Today’s post is actually The Stolen Colon’s very first guest post. This post is written by my good friend Lori. She and I first connected about a year ago online, realizing that we have shared many of the same battles throughout our lives, and soon figured out that we live just a few hours away from each other. We have kept in touch ever since and I had the amazing privilege of finally getting to meet her in person just a few months ago. And I have found that she’s even more amazing that I originally thought. I hope you enjoy getting to meet her, as well. I’ll let her take it from here.
In 2002 at the age of 24, and 9 months after getting married, I was diagnosed with Crohn’s disease. Like most people, I had no clue what this disease could do or what it meant. After 5 years of living with Crohn’s – I knew I was ready to be a mother! At the time, I was taking Remicade and Imuran. Stopping the medication during my pregnancy was not an option. The disease was too severe. In spite of this, I was able to give birth to a very healthy 9-lb baby boy.
Years on steroids and being on several medications had their side effects. I was in constant pain and swelling, and I was losing my hair. I had become very frail. I sustained a couple of painful injuries, including the time when I fell and broke both of my elbows. The continuing complications and the added stress to my quality of life, on top of still experiencing very active Crohn’s, helped me to decide that it was time for a change.
In 2012, I underwent a total proctocolectomy. A week prior to my surgery, I shared the news of my scheduled surgery with my five-year old son. I explained that I would be in the hospital for about a week. He came over to me and reassuringly placed his hands on my very swollen cheeks (from all the Prednisone) and said, “Mommy, the important thing is that you feel better!”
After a 9–hour surgery, and a permanent ileostomy, I was finally able to gain control back in my life. My hair grew back, the swelling from all the steroids subsided, and almost immediately I could tell a huge difference in my pain level. I had hidden my illness for so long, that I forgot what it was like not to make twenty trips to the bathroom in a day or be in so much pain that my husband would have to pick me up off the floor.

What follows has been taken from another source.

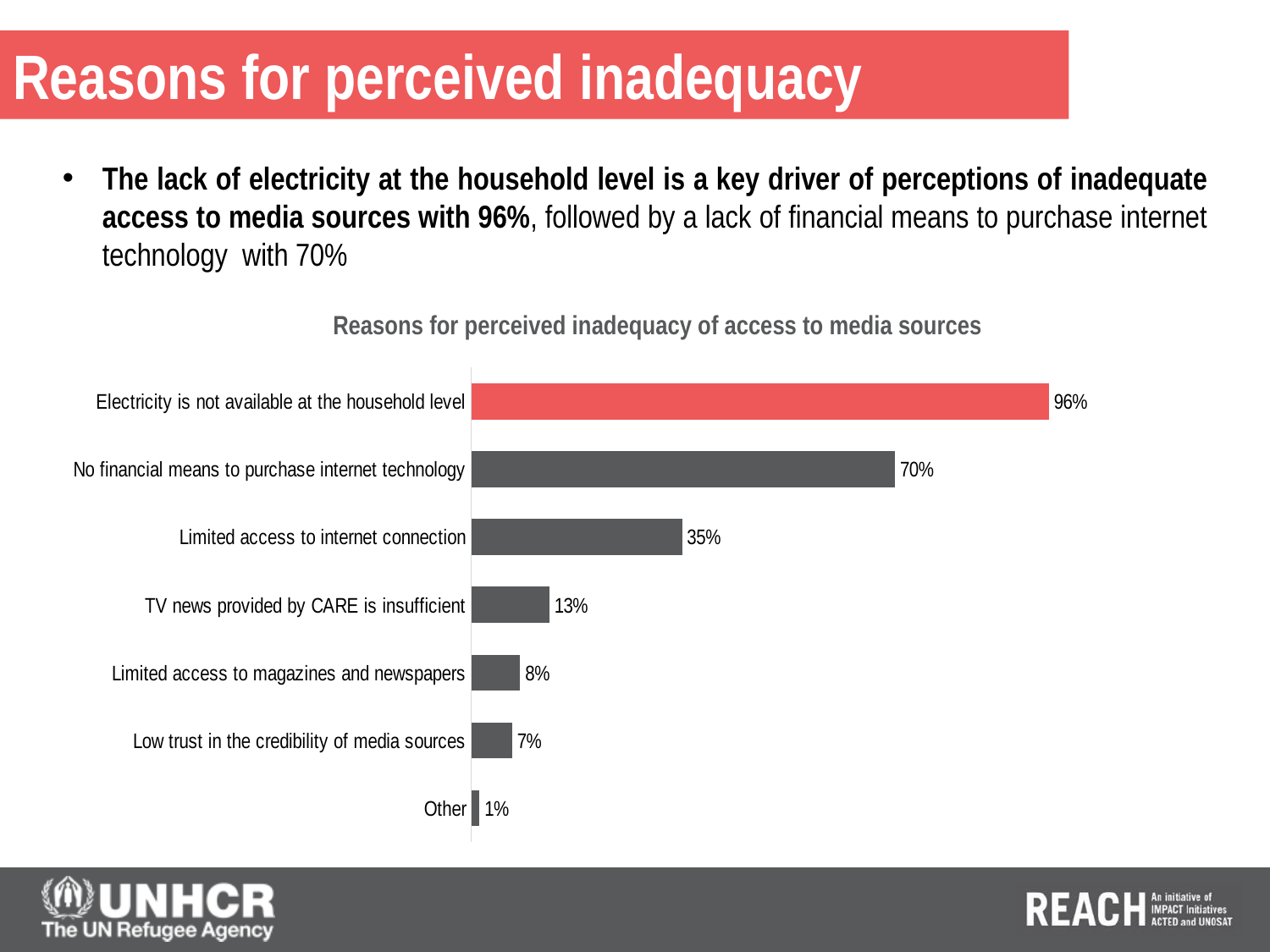
What is the difference between the values for 'Electricity is not available at the household level' and 'No financial means to purchase internet technology'? 26% What is the value for 'Electricity is not available at the household level'? 96% Which category has the highest value? Electricity is not available at the household level What is the difference between the values for 'Limited access to magazines and newspapers' and 'Low trust in the credibility of media sources'? 1% How many categories are shown in the chart? 7 Which is larger: the value for 'Limited access to internet connection' or the value for 'TV news provided by CARE is insufficient'? Limited access to internet connection What is the title of the chart? Reasons for perceived inadequacy of access to media sources What is the value for 'Limited access to internet connection'? 35% What is the value for 'Low trust in the credibility of media sources'? 7% Which category has the lowest value? Other What kind of chart is shown on the slide? Bar chart What is the value for 'TV news provided by CARE is insufficient'? 13%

My son, who is now six, calls my ostomy bag “my patch” (yes, he might be a little obsessed with pirates!),and loves that we can once again do all the things we love as a family without me being too sick. I was so worried that having an ostomy would negatively impact my life, that I wouldn’t be able to cope with the stigma around it, and that I would never be able to resume all the activities that I loved and missed so much. Little did I know, I wouldn’t have to give up anything. It restored the once lost “quality of life” to me. We can swim, spend hours on the beach, and I never have to worry about my bag or being close to the bathroom. I haven’t even had to change my wardrobe and my bag stays perfectly hidden even under a swimsuit!

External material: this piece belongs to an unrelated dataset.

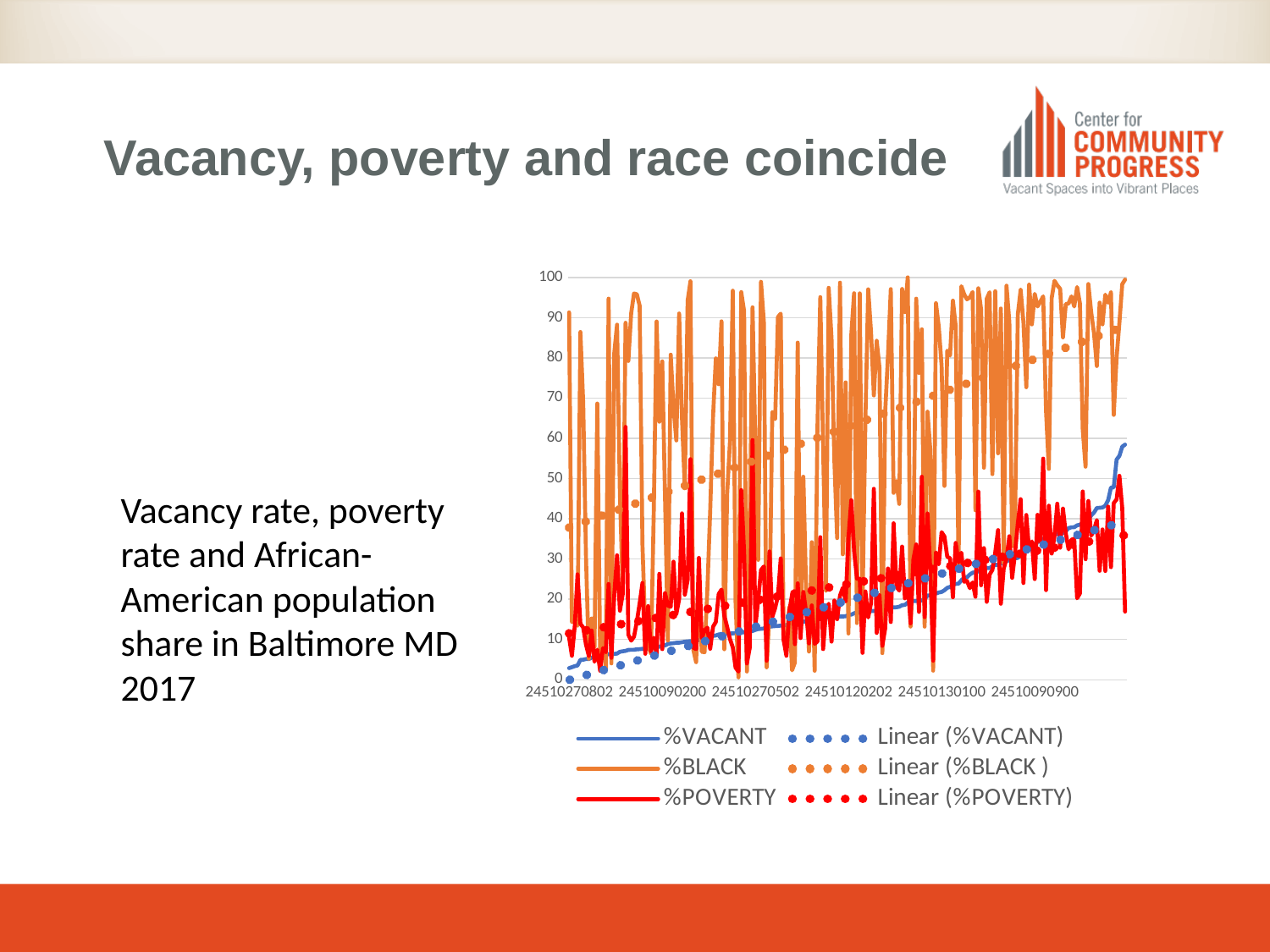
Does the %VACANT line rise or fall moving from left to right along the x axis? rise How many entries does the chart's legend list? 6 What kind of chart is shown on the slide? line chart Does the dotted Linear (%POVERTY) trendline rise or fall from left to right? rise How many tract ID labels are printed along the chart's x axis? 6 Is the %VACANT value at the far left end of the x axis greater or less than 10? less What is the highest value shown on the chart's y axis? 100 Is the %VACANT value at the far right end of the x axis greater or less than 50? greater Is the %BLACK value at the far right end of the x axis greater or less than 90? greater Which colour is used for the %POVERTY series in the chart? red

One of my greatest fears, losing my colon to this horrible disease and the unknown impacts it would bring to my life, became my reality. My ostomy has not only changed my life and my health, it’s also brought some amazing people into my life. I’ve learned how to love and give back in a whole different way. It’s taught me not to use my disease in a way that hinders my life, but to share it to teach others. My hope is that this experience teaches my son that being different is OK, and that you can lead a beautiful life regardless of the obstacles.